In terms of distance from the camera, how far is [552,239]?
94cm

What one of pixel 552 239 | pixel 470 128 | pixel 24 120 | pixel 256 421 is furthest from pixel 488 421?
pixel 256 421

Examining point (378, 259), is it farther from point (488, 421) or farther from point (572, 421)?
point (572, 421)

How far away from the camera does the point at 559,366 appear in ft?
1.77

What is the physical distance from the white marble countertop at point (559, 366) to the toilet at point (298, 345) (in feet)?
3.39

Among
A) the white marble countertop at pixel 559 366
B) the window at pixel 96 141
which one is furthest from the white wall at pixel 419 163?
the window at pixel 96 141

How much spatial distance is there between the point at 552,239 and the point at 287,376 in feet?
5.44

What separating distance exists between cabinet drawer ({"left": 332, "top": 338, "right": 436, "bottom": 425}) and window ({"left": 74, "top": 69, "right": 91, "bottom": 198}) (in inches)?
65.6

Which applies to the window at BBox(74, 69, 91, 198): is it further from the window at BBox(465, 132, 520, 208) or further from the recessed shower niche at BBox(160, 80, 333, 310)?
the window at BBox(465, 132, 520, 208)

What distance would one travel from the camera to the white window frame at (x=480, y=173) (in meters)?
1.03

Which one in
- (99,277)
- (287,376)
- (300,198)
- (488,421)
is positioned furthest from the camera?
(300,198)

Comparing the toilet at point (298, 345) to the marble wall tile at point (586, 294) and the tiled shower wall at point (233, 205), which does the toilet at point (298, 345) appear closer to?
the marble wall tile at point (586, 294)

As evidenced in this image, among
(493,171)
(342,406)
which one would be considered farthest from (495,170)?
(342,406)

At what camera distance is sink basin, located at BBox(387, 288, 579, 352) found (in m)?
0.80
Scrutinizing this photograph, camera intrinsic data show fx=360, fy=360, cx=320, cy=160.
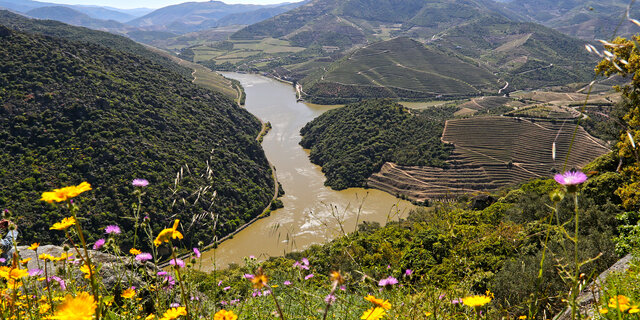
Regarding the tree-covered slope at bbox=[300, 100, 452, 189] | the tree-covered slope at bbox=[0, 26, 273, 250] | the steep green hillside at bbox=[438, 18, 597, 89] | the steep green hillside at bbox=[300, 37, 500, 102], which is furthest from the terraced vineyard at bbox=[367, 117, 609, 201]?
the steep green hillside at bbox=[438, 18, 597, 89]

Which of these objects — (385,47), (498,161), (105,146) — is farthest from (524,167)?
(385,47)

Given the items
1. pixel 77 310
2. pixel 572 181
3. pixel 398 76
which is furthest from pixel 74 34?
pixel 572 181

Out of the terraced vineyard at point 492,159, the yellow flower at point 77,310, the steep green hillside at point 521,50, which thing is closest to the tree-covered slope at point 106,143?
the terraced vineyard at point 492,159

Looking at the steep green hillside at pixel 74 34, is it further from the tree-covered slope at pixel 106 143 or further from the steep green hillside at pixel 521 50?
the steep green hillside at pixel 521 50

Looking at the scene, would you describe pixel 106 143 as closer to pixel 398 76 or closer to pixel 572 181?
pixel 572 181

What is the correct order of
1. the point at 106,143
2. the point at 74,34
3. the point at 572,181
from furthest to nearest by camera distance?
the point at 74,34
the point at 106,143
the point at 572,181

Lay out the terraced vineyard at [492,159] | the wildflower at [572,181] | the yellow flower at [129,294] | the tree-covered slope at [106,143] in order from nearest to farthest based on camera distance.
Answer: the wildflower at [572,181]
the yellow flower at [129,294]
the tree-covered slope at [106,143]
the terraced vineyard at [492,159]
+ + +
Please swap "white marble countertop" for "marble vanity top" throughout the lines above, leave everything else unchanged, and leave the pictures out of your answer.

In terms of distance from the camera, how far is [552,239]?
94cm

What one of pixel 552 239 | pixel 470 128 | pixel 24 120 | pixel 256 421 is furthest from pixel 488 421?
pixel 256 421

Examining point (378, 259), is it farther from point (488, 421) or farther from point (572, 421)?
point (572, 421)

How far away from the camera does the point at 559,366 appear in ft?
1.77

What is the physical distance from the marble vanity top at point (559, 366) to the toilet at point (298, 345) (in feet)?
3.39

Among
A) the marble vanity top at pixel 559 366
B) the window at pixel 96 141
which one is furthest from the white wall at pixel 419 163?
the window at pixel 96 141

How much spatial distance is there between the point at 552,239 and the point at 287,376 in feet?
5.44

What separating distance exists between cabinet drawer ({"left": 332, "top": 338, "right": 436, "bottom": 425}) and window ({"left": 74, "top": 69, "right": 91, "bottom": 198}) (in inches)?
65.6

Which applies to the window at BBox(74, 69, 91, 198): is it further from the window at BBox(465, 132, 520, 208) or further from the recessed shower niche at BBox(160, 80, 333, 310)?
the window at BBox(465, 132, 520, 208)

What distance would one travel from the camera to the white window frame at (x=480, y=173) (in meters)?
1.03

Which one in
- (99,277)
- (287,376)
- (300,198)
- (488,421)
is positioned furthest from the camera?
(300,198)

Comparing the toilet at point (298, 345) to the marble wall tile at point (586, 294) and the tiled shower wall at point (233, 205), which does the toilet at point (298, 345) appear closer to?
the marble wall tile at point (586, 294)

As evidenced in this image, among
(493,171)
(342,406)
which one would be considered farthest from (495,170)?
(342,406)

At what camera distance is sink basin, located at BBox(387, 288, 579, 352) found (in m)?
0.80
Scrutinizing this photograph, camera intrinsic data show fx=360, fy=360, cx=320, cy=160.
Regarding the tree-covered slope at bbox=[300, 100, 452, 189] | the tree-covered slope at bbox=[0, 26, 273, 250] | the steep green hillside at bbox=[438, 18, 597, 89] | the steep green hillside at bbox=[300, 37, 500, 102], which is furthest from the terraced vineyard at bbox=[367, 117, 609, 201]?
the steep green hillside at bbox=[438, 18, 597, 89]

Which of these objects — (385,47), (498,161), (105,146) — is farthest from (524,167)?
(385,47)

Given the items
1. pixel 77 310
2. pixel 572 181
3. pixel 398 76
which is furthest from pixel 74 34?
pixel 572 181

Out of the terraced vineyard at point 492,159, the yellow flower at point 77,310, the steep green hillside at point 521,50, which thing is closest to the tree-covered slope at point 106,143?
the terraced vineyard at point 492,159

Looking at the steep green hillside at pixel 74 34, is it further from the tree-covered slope at pixel 106 143 or further from the steep green hillside at pixel 521 50?
the steep green hillside at pixel 521 50

Looking at the scene, would you describe pixel 106 143 as closer to pixel 398 76 or closer to pixel 572 181?
pixel 572 181

What is the correct order of
1. the point at 106,143
2. the point at 74,34
3. the point at 572,181
from furthest to nearest by camera distance?
the point at 74,34
the point at 106,143
the point at 572,181

Lay out the terraced vineyard at [492,159] | the wildflower at [572,181] | the yellow flower at [129,294] | the tree-covered slope at [106,143] in order from nearest to farthest based on camera distance.
Answer: the wildflower at [572,181]
the yellow flower at [129,294]
the tree-covered slope at [106,143]
the terraced vineyard at [492,159]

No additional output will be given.